Lo que está en juego es quién será el ganador que se lo lleve todo con la IA. Microsoft, con su alianza con OpenIA (creadora de ChatGPT) está bien colocada; Google está espabilando porque su negocio de búsquedas está amenazado; y Nvidia reclama su sitio entre los grandes con una trayectoria menos mediática pero muy solvente en el procesamiento de gráficos y la computación de alto rendimiento. Eso en Occidente: los gigantes de Asia van a tener un buen trozo de la tarta.
¿Hay que regular la IA? ¡Por supuesto! No lleguemos tan tarde como a las redes sociales, que son hoy una selva. Las leyes y reglamentos deberán proteger los derechos y la privacidad de los ciudadanos, evitar una vigilancia masiva y universal, prevenir campañas masivas de desinformación y manipulación política más eficaces que las que ya sufrimos, atajar la discriminación.
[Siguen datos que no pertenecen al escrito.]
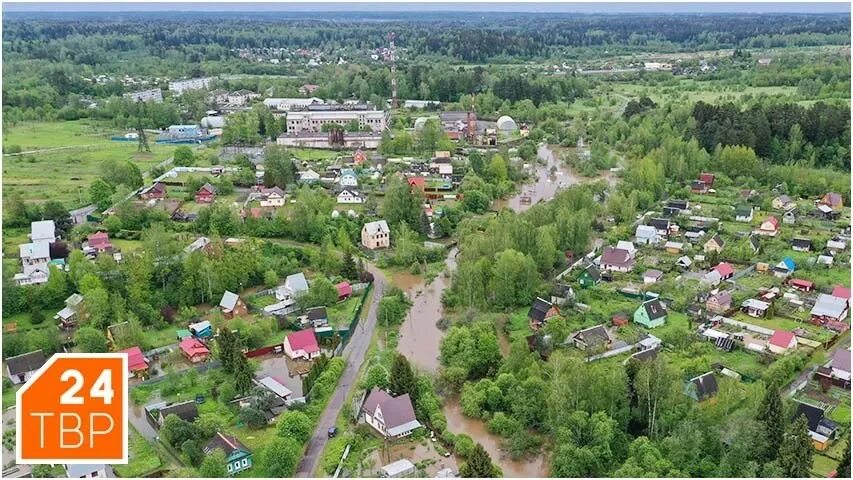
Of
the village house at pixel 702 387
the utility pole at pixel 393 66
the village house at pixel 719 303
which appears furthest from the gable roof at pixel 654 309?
the utility pole at pixel 393 66

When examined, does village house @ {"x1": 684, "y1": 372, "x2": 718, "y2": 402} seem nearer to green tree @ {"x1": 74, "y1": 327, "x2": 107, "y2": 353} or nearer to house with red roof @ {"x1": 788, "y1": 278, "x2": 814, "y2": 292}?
house with red roof @ {"x1": 788, "y1": 278, "x2": 814, "y2": 292}

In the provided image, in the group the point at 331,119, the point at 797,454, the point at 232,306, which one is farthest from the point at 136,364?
Answer: the point at 331,119

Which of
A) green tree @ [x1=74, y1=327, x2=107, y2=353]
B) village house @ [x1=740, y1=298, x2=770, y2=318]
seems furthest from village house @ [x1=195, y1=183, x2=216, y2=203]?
village house @ [x1=740, y1=298, x2=770, y2=318]

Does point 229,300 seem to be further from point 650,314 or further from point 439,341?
point 650,314

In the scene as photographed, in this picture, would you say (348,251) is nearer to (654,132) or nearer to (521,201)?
(521,201)

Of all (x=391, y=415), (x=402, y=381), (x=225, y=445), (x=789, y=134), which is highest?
(x=789, y=134)
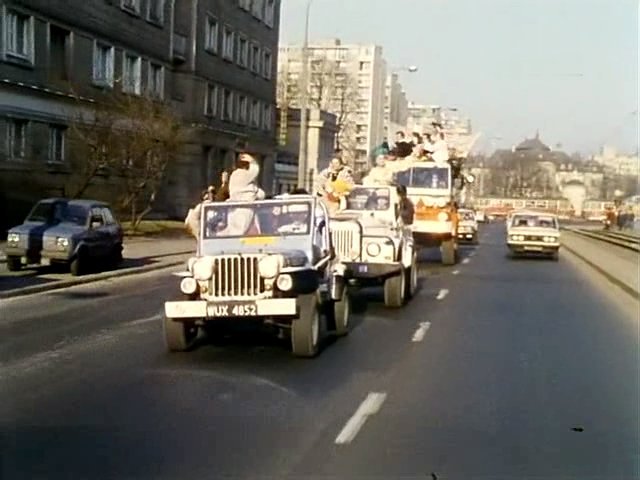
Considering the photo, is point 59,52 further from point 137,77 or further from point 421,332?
point 421,332

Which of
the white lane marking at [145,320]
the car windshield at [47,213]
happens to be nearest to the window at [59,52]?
the car windshield at [47,213]

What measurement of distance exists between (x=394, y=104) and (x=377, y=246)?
3923 cm

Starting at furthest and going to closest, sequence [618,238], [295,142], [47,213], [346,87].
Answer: [295,142]
[346,87]
[618,238]
[47,213]

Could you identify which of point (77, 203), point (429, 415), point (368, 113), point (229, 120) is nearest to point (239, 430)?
point (429, 415)

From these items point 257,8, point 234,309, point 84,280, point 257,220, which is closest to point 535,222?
point 84,280

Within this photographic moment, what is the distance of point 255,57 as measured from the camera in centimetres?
6594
Muy en particular, habrá que regular la protección de la propiedad intelectual, porque la IA traga todo tipo de información, que no es suya, para hacer de las suyas. No solo están en peligro los derechos de autor de los creadores, que ya sufrieron una plaga de piratería en torno al cambio de siglo; tus propios datos y tu misma imagen personal son tuyos, y una aplicación no debería poder apropiarse de ellos.
Y uno de los aspectos más delicados por delimitar es qué decisiones pueden ser confiadas a una IA y cuáles no: ¿permitimos que las máquinas resuelvan la selección de personal, la concesión de hipotecas, la libertad condicional de un preso? ¿Dejamos a las máquinas autónomas militares o policiales elegir si disparan a un objetivo? Todos esos son debates muy urgentes, y deben llevar a decisiones rápidas. Pero ¿hay que regular que solo puedan operar con inteligencia artificial, mediante licencias, un puñado de grandes empresas? Más bien lo contrario: la legislación deberá estimular la competencia, en vez de repetir errores del pasado.
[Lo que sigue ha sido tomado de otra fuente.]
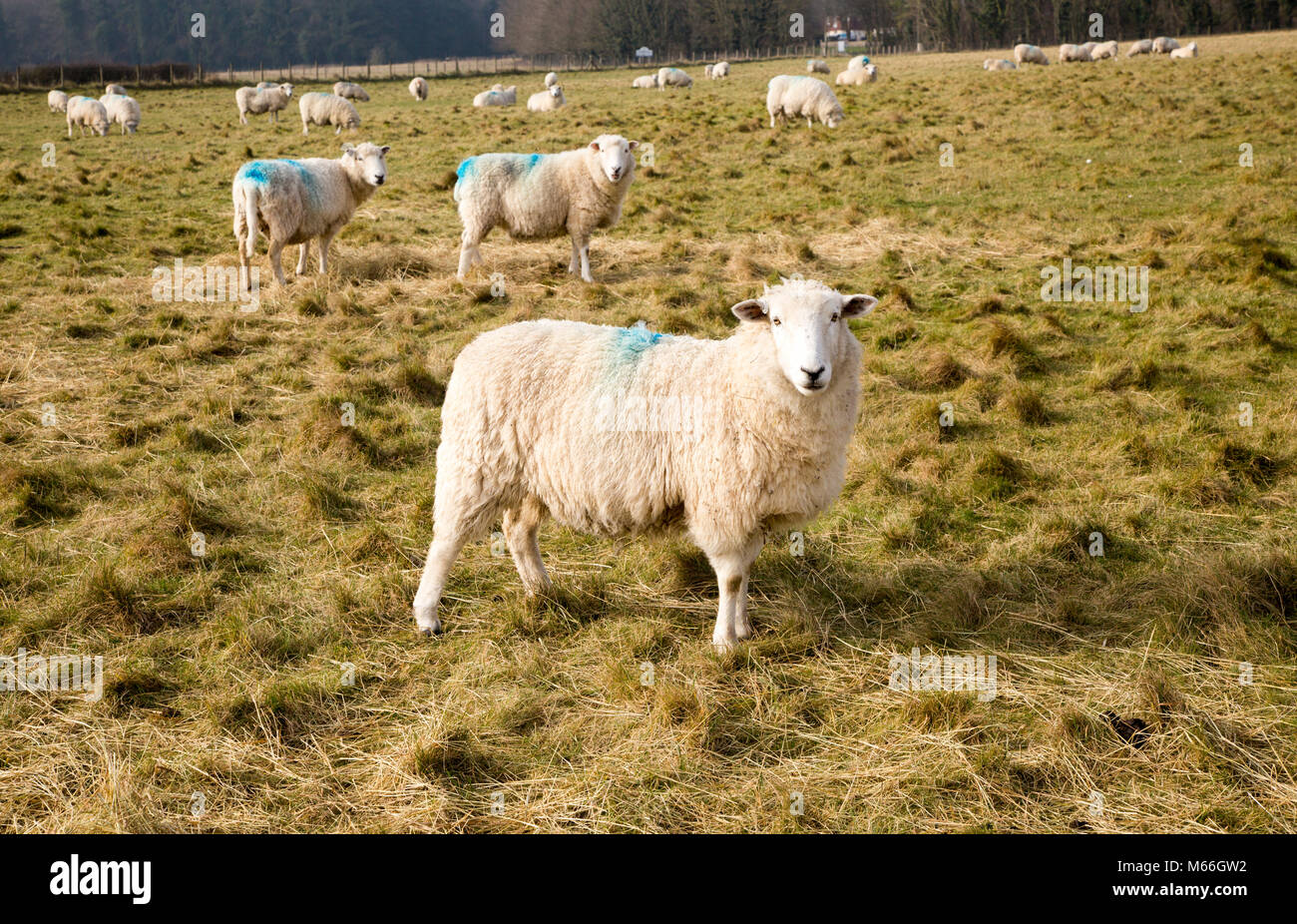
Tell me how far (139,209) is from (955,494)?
1353 cm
Algunos dicen: no vamos a poder regular mucho la IA porque ni sus propios ingenieros entienden del todo cómo funciona una máquina que aprende sola. Un argumento endeble: no hace falta meterse en las tripas de programas muy complejos: basta con examinar (evaluar, auditar) sus resultados. Y, por el momento, un ingenio como ChatGPT nos sorprende por el uso más o menos natural del lenguaje (aunque lo hace mejor en inglés), pero por nada más. No da información precisa, se inventa mucho de lo que dice, comete errores de bulto que serían inaceptables en cualquier profesión. Y la IA, es sabido, hereda los sesgos humanos a través de la información y los parámetros que se le han suministrado: prejuicios de género, étnicos, de clase y muchos más.
El catastrofismo que imagina una tiranía de las máquinas en un futuro distópico suena muy aterrador, pero responde a intereses más mundanos. Porque ese debate sobre el apocalipsis nos distrae de los abusos que ya están cometiendo estas aún rudimentarias tecnologías, entre ellos una extracción no siempre evidente del talento ajeno. Regulemos la IA, claro que sí. Pero no al dictado de sus dueños.
Ricardo de Querol es autor de ‘La gran fragmentación’ (Arpa).